● QUOTED TEXT
________________

| Project Specification

DARE Sparrow - DLX-150B Firebolt Engine

DARE’s first liquid-propelled thrust-vectoring rocket engine for the Sparrow Rocket.

Specifications

EngineDLX-150B Firebolt
Manufacturing process3D printed via Inconel 718
ControlGimbaled via two linear actuators
Propellantliquid oxygen and ethanol
Propellant consumption6.2 kilograms of liquid oxygen and ethanol per second
90% ethanol and liquid oxygen for 40 sec combustion
Thrust 15 kN
Chamber pressure50 bar
Cooling Process regeneratively cooled, film cooling
Injectorpintle injector with a copper tip and stainless steel faceplate
Ignitersteel wool and gunpowder
Tank4 aluminium-6082 tanks
Total: 150L of Liquid Oxygen and 132L of ethanol
Tanks Pressurization Nitrogen gas
Oxidizer tank: 65 bar
Fuel tank: 84 bar

Overview

Problem / Solution

Space exploration touches the human desire to explore the unknown, discover new planets, and reach what is beyond the boundaries of science and technology. Accessing space births new knowledge in the fields of technology, health, transportation, public safety, production and energy, and the environment. These explorations answer history-long questions involving the cosmic and the solar system. And as Stratos IV prepares its launch, DARE eyes the future. Given the limitations of a hybrid engine system, the development of a liquid-fueled engine with an active thrust vector control (TVC) must come into place.

DARE’s newest initiative, Project Sparrow, targets building the first liquid-propelled thrust-vectoring rocket engine named Firebolt. It uses a LOX-Ethanol engine for power and control that reaches beyond the 100km Kármán line. The engine is the successor to the Nimbus used in the Stratos IV rocket, propelling DARE’s next generation of powerful rockets. This vision is also the first step in sending the first-ever rocket designed by students to orbit the earth. Project Sparrow will soon create a flight-ready engine integrated into a sounding rocket, which will be a testbed for checking rocket dynamics in the thrust-vectoring engine. Future rocket plans involve incorporating staging and recovery systems.

________________

● GIVEN INSTRUCTION A
Return every line in the records below that contains the string "closer".

● ITEMS

________________

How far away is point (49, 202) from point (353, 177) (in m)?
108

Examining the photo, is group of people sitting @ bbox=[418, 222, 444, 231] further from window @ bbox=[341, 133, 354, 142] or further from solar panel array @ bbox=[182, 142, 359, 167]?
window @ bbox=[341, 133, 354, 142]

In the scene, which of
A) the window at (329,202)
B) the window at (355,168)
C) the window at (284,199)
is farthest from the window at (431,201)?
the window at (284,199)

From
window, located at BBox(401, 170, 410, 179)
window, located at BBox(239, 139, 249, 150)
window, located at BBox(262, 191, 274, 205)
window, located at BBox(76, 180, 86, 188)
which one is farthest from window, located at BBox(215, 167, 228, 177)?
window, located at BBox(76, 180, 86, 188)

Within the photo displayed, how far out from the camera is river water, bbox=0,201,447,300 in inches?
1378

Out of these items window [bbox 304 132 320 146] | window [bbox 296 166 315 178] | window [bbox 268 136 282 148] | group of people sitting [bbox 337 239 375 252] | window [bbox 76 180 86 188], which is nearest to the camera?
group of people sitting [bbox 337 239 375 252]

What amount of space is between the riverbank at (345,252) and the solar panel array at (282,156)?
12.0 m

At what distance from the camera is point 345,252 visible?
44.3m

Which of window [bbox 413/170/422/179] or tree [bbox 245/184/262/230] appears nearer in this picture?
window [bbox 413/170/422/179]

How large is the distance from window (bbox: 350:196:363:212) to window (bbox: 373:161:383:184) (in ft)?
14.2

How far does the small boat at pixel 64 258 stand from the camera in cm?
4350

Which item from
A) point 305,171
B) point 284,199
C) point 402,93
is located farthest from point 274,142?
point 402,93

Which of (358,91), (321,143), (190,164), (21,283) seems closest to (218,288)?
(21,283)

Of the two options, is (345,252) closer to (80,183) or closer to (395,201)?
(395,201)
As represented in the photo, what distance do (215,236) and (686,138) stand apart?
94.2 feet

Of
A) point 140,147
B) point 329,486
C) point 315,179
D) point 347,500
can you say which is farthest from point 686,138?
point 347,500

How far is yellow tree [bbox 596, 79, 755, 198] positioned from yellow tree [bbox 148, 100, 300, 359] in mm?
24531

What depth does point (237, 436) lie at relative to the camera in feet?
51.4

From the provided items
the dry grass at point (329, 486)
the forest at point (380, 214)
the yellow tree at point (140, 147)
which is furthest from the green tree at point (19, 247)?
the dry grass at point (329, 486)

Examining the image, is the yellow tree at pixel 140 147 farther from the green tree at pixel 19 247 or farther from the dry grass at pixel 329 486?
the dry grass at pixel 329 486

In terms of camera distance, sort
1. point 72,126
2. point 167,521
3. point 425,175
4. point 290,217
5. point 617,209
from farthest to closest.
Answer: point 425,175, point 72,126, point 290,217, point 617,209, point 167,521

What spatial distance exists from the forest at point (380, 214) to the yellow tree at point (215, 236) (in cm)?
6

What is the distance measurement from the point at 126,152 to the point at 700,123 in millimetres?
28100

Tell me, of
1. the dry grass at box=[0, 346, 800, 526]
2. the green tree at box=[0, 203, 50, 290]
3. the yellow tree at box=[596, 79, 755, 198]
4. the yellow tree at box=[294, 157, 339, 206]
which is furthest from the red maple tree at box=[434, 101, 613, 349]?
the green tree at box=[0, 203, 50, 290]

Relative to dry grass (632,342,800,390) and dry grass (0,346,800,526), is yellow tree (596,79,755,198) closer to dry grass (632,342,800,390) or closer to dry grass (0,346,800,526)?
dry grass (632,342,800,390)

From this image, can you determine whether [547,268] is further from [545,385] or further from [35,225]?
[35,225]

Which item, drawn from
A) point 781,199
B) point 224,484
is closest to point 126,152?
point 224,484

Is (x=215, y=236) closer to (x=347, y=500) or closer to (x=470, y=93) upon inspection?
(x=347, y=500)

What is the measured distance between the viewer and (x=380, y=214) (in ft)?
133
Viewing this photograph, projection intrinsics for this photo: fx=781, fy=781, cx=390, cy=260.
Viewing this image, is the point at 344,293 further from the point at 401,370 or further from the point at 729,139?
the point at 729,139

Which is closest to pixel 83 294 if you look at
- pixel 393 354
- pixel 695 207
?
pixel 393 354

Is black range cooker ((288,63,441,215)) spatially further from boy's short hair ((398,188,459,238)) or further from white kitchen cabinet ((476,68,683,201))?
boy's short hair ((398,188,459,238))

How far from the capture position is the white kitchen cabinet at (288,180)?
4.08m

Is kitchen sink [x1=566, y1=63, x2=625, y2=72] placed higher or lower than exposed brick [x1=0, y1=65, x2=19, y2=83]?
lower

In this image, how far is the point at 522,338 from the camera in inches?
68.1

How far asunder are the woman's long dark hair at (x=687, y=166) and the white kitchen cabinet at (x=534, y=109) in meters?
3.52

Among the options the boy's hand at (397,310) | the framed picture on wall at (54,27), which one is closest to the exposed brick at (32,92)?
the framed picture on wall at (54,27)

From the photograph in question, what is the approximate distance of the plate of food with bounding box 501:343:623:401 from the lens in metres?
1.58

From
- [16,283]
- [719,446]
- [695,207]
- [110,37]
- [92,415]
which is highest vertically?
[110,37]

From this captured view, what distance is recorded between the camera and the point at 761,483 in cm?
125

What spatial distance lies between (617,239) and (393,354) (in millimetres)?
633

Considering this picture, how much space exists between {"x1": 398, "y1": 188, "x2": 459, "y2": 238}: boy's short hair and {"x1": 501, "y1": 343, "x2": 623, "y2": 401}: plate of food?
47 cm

________________

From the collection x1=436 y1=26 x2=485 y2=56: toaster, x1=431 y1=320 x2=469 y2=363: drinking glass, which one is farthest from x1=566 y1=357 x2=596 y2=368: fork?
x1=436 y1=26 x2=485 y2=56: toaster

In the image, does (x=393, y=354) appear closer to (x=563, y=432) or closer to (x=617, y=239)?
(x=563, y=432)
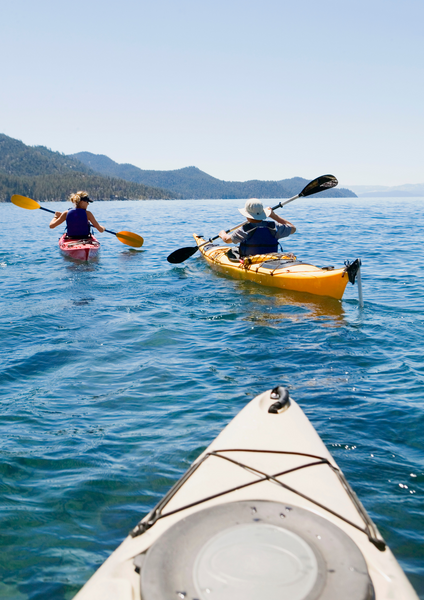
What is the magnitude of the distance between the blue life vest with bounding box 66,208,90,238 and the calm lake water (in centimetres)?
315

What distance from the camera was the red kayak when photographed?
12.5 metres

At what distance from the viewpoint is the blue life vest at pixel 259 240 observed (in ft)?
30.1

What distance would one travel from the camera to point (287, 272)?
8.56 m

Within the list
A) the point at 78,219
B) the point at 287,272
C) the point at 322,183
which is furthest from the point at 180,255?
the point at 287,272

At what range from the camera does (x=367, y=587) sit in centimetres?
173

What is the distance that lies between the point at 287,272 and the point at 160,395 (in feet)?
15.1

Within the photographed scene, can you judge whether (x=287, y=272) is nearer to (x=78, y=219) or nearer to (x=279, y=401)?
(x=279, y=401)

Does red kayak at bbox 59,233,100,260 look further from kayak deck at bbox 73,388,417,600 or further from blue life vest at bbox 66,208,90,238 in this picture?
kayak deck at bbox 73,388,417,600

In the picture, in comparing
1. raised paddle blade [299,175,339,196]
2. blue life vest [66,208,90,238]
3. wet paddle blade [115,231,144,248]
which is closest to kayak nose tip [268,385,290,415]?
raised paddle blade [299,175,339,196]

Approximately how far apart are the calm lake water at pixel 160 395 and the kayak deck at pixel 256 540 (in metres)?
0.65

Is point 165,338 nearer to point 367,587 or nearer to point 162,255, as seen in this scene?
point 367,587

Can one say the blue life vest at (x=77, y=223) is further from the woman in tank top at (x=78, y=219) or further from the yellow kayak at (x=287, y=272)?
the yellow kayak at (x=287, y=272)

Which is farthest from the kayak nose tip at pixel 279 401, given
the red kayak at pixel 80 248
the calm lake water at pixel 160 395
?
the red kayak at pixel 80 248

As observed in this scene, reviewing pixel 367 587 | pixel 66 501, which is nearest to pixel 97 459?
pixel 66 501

________________

● GIVEN INSTRUCTION B
From the Firebolt engine specification above, render this sentence in Spanish: "Future rocket plans involve incorporating staging and recovery systems."

● WRITTEN SOLUTION A
Of the two options, is (345,252) closer to (80,183) or closer to (395,201)?
Relative to dry grass (632,342,800,390) and dry grass (0,346,800,526), is yellow tree (596,79,755,198) closer to dry grass (632,342,800,390) or closer to dry grass (0,346,800,526)?
Is (x=215, y=236) closer to (x=347, y=500) or closer to (x=470, y=93) upon inspection?
In the image, does (x=393, y=354) appear closer to (x=563, y=432) or closer to (x=617, y=239)?

● WRITTEN SOLUTION B
Los planes futuros de cohetes contemplan incorporar sistemas de escalonamiento y de recuperación.